My morning was not off to a fantastic start. I didn’t get a great night’s sleep in the guest room where I was relegated because Beau took Nyquil and was snoring in a way that proved it. I had to wake up earlier than usual to get to my first HR class and overslept by 10 crucial minutes. My entire morning routine was rushed as a result. I shook my face moisturizer without checking the lid and an arc of lotion sprayed across the carpet, furniture and walls. Finally, I sat down to eat my breakfast in begrudging silence and roll my eyes continuously at the sportscast that came on thanks to my altered schedule instead of my usual morning news. Shortly after I finished my cereal, something walked out from under the red Man Chair in the corner, casually walked across the floor and entered the gloom under the TV console.

No, I don’t have mice again. The something appeared to be an ant, roughly 2 inches long, of the variety one sees on documentaries about the Amazon, carrying entire sparrows into its den. My shock wore off after I lost sight and I immediately started shrieking to Beau. He appeared (after an inexcusable pause, mind you) and stood halfway down the stairs looking at me calmly with shaving cream all over his face. It’s as if he’s getting used to me and my early-morning blood-curdling screams. Actually, he was entirely too nonchalant about the situation.

From where I stood across the room, I explained that an Ant of Epic Proportions had infiltrated our home and was now camping out under the TV stand. Beau ever-so-coolly stood there in his boxers and informed me that he “couldn’t do anything about it at this moment” before heading upstairs. Within a second, I had leapt off the sofa and was tailgating him to the second floor. I sure as shit wasn’t staying downstairs with that thing.
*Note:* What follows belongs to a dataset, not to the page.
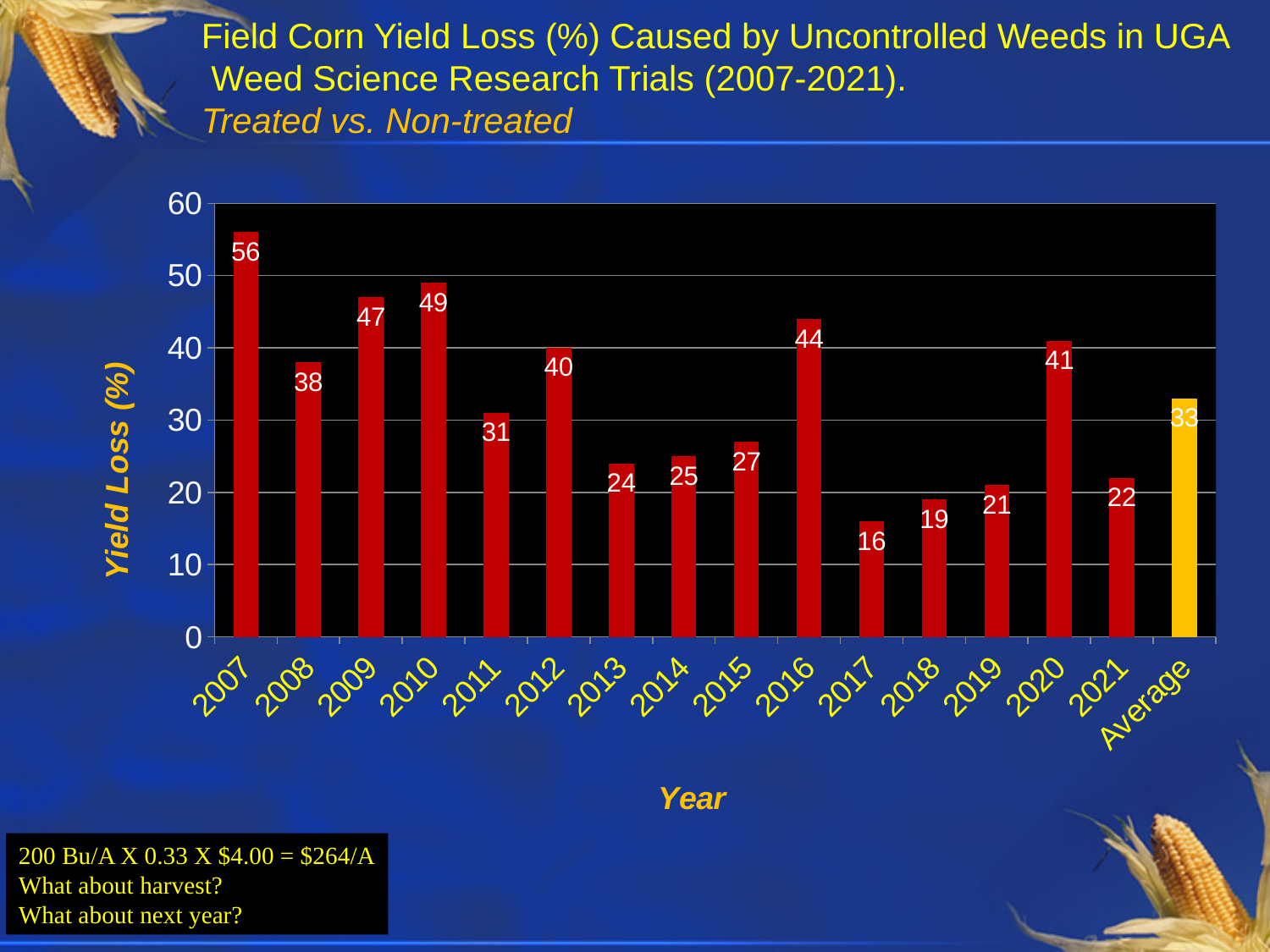
How many bars are plotted in the chart, including the Average bar? 16 What is the difference between the yield loss in 2007 and in 2017? 40 What is the yield loss value for 2017? 16 What is the label of the y axis? Yield Loss (%) Is the value for 2010 greater or less than 40? greater What kind of chart is shown on the slide? Bar chart Which year has the highest yield loss? 2007 Which bar is shown in a different colour (yellow) from the others? Average Which year has a larger yield loss, 2016 or 2020? 2016 What is the value shown for the Average bar? 33 What is the yield loss value for 2007? 56 Which year has the lowest yield loss? 2017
Teary eyed and verging on hysteria, I begged Beau to fumigate its lair in hopes of killing it or at least scaring it out. I really ought to buy a can of Raid. The number of times I’ve hairsprayed or Febreezed an insect to death is just obscene. While I did my hair (pausing occasionally to blow dry the doorway to protect against sneak attacks), Beau followed orders with household sprays of mass destruction. The ant didn’t come out but if it shits out a sparrow down there, I’m confident the scent will be masked by half a bottle of Glade.

Tuesday, March 9, 2010

Things I’ve Learned About Myself

1) While the pace of my job has been picking up lately, it has not picked up enough to entirely eschew blogging.

2) Even when I am busy at work, I’m still bored because office management is only slightly more interesting than eating plain Wasa crackers.


3) Despite having a box of Wasa crackers in my desk drawer, I am still more likely to hit the vending machine for Cheez Its.

4) Writing about food and taking pictures of flowers makes me want to vomit harder than I did last Sunday

5) Flower appreciation and burgeoning culinary skills aside, I am still not an adult. See #4.

6) It’s really hard to not say the f word or talk about my bowel movements for an entire month.

7) I’d rather have a blog in which I can talk about my fucking poops than a blog in which I show you pictures of quinoa even if I know I’ll neglect it when I get moody.